If carsharing didn't exist 22% of survey respondents reported they'd buy a car and the report calculates a 26% increase in kilometers traveled and public transport use increase by 12%.

The report specifically mentions that about 10% of carsharing trips are "induced" - a phenomenon that has been the subject of speculation in transportation circles for a long time. The surveys indicate that 77% of members reported increased car usage after joining carsharing. However, this is offset from the savings from the 22% of the members that reported they would have driven 26% more kilometers if carsharing weren't available. This is where the real energy savings comes from since there would have been a substantial increase in private vehicle trips and a reduction in public transit trips. (See graph.)

Business carsharing was also included in the analysis, based on a survey of 144 business members. The average business customer took 33 trips per year, averaging 55 km (34 miles). The number of companies owning a fleet dropped from 57% to 52%. There was no increase in kilometers traveled by car after joining.

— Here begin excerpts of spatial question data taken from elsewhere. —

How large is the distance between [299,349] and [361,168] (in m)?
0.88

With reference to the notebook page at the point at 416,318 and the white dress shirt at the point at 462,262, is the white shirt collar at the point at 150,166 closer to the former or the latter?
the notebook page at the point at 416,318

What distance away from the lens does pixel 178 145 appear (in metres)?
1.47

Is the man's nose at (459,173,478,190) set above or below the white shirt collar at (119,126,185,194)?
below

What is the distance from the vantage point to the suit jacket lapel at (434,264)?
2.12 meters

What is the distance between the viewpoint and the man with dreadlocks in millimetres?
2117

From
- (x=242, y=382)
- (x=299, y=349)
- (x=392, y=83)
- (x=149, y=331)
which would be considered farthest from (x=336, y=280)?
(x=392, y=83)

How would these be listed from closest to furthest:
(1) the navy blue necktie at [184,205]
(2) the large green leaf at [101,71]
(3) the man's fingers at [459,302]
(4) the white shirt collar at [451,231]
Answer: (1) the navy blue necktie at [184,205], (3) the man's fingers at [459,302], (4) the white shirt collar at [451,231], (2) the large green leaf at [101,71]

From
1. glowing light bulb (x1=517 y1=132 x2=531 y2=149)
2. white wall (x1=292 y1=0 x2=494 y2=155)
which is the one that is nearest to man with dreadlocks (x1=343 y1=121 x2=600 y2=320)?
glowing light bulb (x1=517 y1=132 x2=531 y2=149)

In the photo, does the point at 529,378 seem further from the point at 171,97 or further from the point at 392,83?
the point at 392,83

Estimates of the future growth of carsharing in Switzerland are made, but the report cautioned it is difficult and makes the assumption (which I don't necessarily agree with) that it will grow largely in proportion to the growth of public transport use in Switzerland - or about 2-3% per year. Given the history of creative partnerships that Mobility has established over the years, including the recent venture with the Swiss Post, I imagine they'll do far better.

The report calculates that Mobility members saved 660,000 gallons of gasoline, which corresponds to a reduction of about 200 kg (400 lb.) of C02 per customer. While not huge we must remember we're talking about people who already use public transport, walk and cycle far more than most people in the US.

You can download the full report in German, with a five page English summary (pages 15-20 of the PDF) by clicking on the title of this blog post above.  The German version has additional graphs showing much more detail and the full survey instrument used to compile the report. And if you haven't been to the Mobility website, almost all of it is available in English now.